Tuesday’s crash of a North Korean military plane in Liaoning is a messy business all round. The assumption is that the pilot, who was killed when the plane ploughed into a house in rural Fushun county, was a defector. If so, Pyongyang won’t be happy that one of its pilots took flight in this way (the last one was in 1996), or that the picture now doing the rounds of the Internet shows an antiquated Soviet-era plane from its air force, an old MIG fighter jet or possibly a trainer, that apparently ran out of fuel while flying over China assumedly en route to Russia (all these assumptions coming out of unnamed South Korean intelligence sources). China has a repatriation agreement with North Korea, albeit one that is loosely enforced, whereas Russia does not, though in the circumstances that is now moot.

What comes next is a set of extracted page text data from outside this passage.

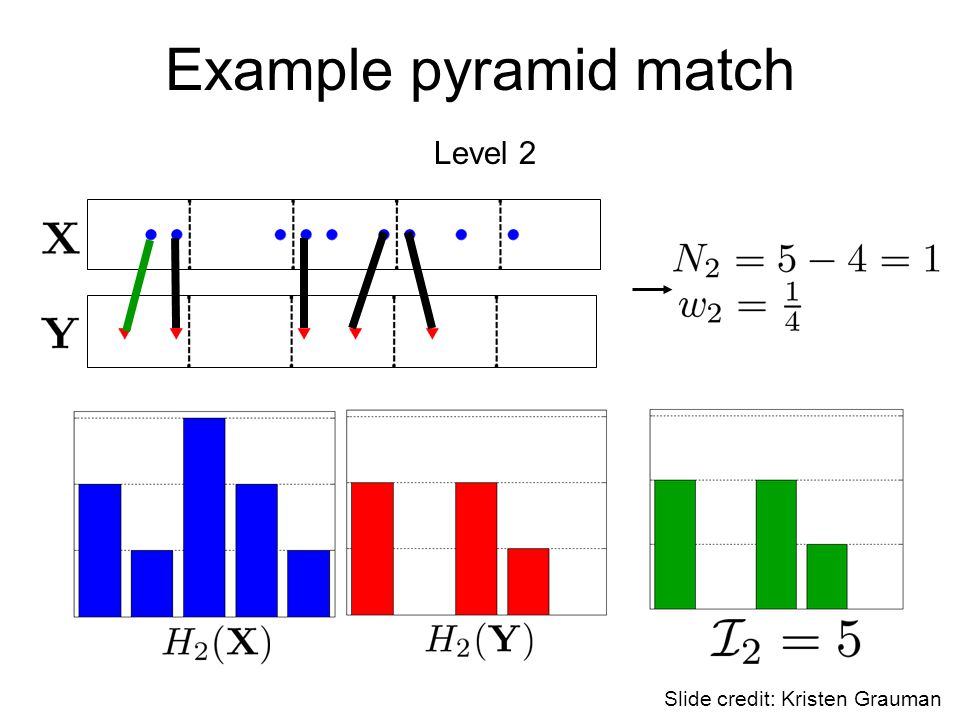 Example pyramid match

Level 2

$\mathbf{X}$

$\mathbf{Y}$

$N_2 = 5 - 4 = 1$
$w_2 = \frac{1}{4}$

$H_2(\mathbf{X})$

$H_2(\mathbf{Y})$

$\mathcal{I}_2 = 5$

Slide credit: Kristen Grauman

The nearest North Korean military base from which the plane could have taken off would be at Sinuiju, just inside North Korea’s border with China and 200 kms (125 miles) from the crash site. Flying north over Fushun would not have been the most direct route to the nearest Russian soil, though taking that would have meant heading north-east and flying parallel to the length of the North Korean border.
Beijing is now in contact with Pyongyang about the incident. Chinese state media have mentioned the crash only circumspectly. And questions are to be raised about how a foreign fighter jet made it 200 kms into Chinese airspace seemingly unchallenged. With the strained relations between the two putative allies not noticeably eased since Kim Jong Il’s visit to Beijing in May, both sides will want this latest incident to fade from view quickly.